Künstliche Intelligenz in der richterlichen Entscheidungsfindung - eine interdisziplinäre Analyse

Forschungsprojekt zu Massenverfahren und Künstlicher Intelligenz (MAKI)

Projektbeschreibung

Das Niedersächsische Justizministerium (MJ) untersucht in einem Forschungsprojekt die rechtlichen, technischen und fachlich-organisatorischen Rahmenbedingungen für die Unterstützung der richterlichen Arbeit durch künstliche Intelligenz (KI). Aus dem Forschungsprojekt sollen verallgemeinert Handlungsempfehlungen für den (zukünftigen) KI-Einsatz abgeleitet werden.

In einem ersten Schritt soll ein in die richterliche Fallbearbeitung und in die Arbeitsplatzumgebung (e-Akte, Fachverfahren, Textsystem) integriertes Unterstützungssystem entwickelt und getestet werden, das basierend auf individuellen Vorgaben fundierte Entscheidungs- und Verfügungshilfen anbietet. Es soll ein generischer, auf jede Fallkonstellation übertragbarer Assistent realisiert werden, der Richterinnen und Richter insbesondere bei der Bearbeitung von Massenverfahren bei gleichförmigen Arbeitsschritten entlastet und eine Stapelverarbeitung gleichgelagerter Fälle ermöglicht. Dabei sollen Erkenntnisse über zwei unterschiedliche KI-Modelle gewonnen werden:

  • Modell 1 sieht die Auswahl indikativer Merkmale in der Akte voraus
  • Modell 2 erkennt die indikativen Merkmale im Rahmen der Mustererkennung selbst.
═══
> [Aufgabe A]:
Gib den Abschnitt des Textes zum Forschungsprojekt MAKI, der mit „Forschungsprojekt zu Massenverfahren“ anfängt und mit „KI-Einsatz abgeleitet werden.“ aufhört, erneut wieder und setze dabei „Leitlinien“ an die Stelle von „Handlungsempfehlungen“.
> [Aufgabe B]:
Nenne alle Bestandteile der Arbeitsplatzumgebung, die der Text zum Forschungsprojekt MAKI in Klammern aufführt.
Das Material wird nicht gebraucht.

[Einträge aus einem Datensatz]
═══
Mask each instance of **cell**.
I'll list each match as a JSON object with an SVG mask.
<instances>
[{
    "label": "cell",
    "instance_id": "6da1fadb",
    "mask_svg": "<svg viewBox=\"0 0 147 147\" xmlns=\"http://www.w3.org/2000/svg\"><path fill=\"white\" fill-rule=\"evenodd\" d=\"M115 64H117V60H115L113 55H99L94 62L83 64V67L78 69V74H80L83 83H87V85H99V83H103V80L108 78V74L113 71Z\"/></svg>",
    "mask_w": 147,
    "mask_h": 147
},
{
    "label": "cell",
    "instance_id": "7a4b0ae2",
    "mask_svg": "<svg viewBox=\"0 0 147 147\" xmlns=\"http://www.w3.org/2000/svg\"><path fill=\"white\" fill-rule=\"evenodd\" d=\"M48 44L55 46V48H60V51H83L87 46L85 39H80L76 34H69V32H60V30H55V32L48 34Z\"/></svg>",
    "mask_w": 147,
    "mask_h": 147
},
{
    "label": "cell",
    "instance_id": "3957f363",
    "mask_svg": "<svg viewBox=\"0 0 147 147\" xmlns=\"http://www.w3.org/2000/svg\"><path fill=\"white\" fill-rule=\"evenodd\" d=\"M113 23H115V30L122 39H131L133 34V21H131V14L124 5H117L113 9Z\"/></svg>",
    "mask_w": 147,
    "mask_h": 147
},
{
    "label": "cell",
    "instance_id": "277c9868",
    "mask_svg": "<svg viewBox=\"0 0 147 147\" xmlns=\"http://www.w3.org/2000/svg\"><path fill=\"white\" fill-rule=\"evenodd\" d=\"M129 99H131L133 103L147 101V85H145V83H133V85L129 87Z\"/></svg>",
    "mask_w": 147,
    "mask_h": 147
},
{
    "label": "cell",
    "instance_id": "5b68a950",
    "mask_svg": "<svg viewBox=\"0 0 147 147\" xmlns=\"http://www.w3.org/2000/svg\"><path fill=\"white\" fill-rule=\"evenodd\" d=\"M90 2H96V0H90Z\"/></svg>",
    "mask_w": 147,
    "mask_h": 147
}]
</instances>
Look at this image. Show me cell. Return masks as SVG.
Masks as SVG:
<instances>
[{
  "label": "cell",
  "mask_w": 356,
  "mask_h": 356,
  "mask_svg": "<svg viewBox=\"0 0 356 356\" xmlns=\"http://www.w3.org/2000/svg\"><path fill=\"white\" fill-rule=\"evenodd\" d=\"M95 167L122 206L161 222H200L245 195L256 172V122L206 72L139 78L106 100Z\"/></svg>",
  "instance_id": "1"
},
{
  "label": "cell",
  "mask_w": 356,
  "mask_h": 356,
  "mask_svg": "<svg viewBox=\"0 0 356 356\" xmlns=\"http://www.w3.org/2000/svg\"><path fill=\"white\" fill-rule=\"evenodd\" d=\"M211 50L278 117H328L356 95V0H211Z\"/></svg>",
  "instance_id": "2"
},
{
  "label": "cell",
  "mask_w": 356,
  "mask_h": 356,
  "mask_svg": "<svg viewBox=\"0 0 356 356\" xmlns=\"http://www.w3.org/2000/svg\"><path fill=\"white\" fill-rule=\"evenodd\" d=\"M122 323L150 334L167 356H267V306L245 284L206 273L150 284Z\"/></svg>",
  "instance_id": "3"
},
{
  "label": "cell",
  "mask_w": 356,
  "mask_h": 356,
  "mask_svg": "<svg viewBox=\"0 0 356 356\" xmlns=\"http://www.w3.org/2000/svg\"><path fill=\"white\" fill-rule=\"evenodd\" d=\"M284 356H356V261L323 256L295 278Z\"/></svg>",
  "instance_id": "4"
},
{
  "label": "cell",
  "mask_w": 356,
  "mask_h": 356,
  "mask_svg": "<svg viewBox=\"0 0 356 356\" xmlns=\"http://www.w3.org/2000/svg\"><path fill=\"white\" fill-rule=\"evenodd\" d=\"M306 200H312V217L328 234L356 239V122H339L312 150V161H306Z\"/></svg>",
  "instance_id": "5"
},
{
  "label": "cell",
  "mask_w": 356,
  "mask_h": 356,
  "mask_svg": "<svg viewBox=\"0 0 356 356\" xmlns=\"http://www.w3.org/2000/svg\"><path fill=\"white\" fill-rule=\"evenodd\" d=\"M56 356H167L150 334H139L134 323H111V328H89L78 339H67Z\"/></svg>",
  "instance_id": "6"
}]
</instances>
═══
> [Vollständige Lösung A]:
Forschungsprojekt zu Massenverfahren und Künstlicher Intelligenz (MAKI)

Projektbeschreibung

Das Niedersächsische Justizministerium (MJ) untersucht in einem Forschungsprojekt die rechtlichen, technischen und fachlich-organisatorischen Rahmenbedingungen für die Unterstützung der richterlichen Arbeit durch künstliche Intelligenz (KI). Aus dem Forschungsprojekt sollen verallgemeinert Leitlinien für den (zukünftigen) KI-Einsatz abgeleitet werden.

> [Vollständige Lösung B]:
e-Akte, Fachverfahren, Textsystem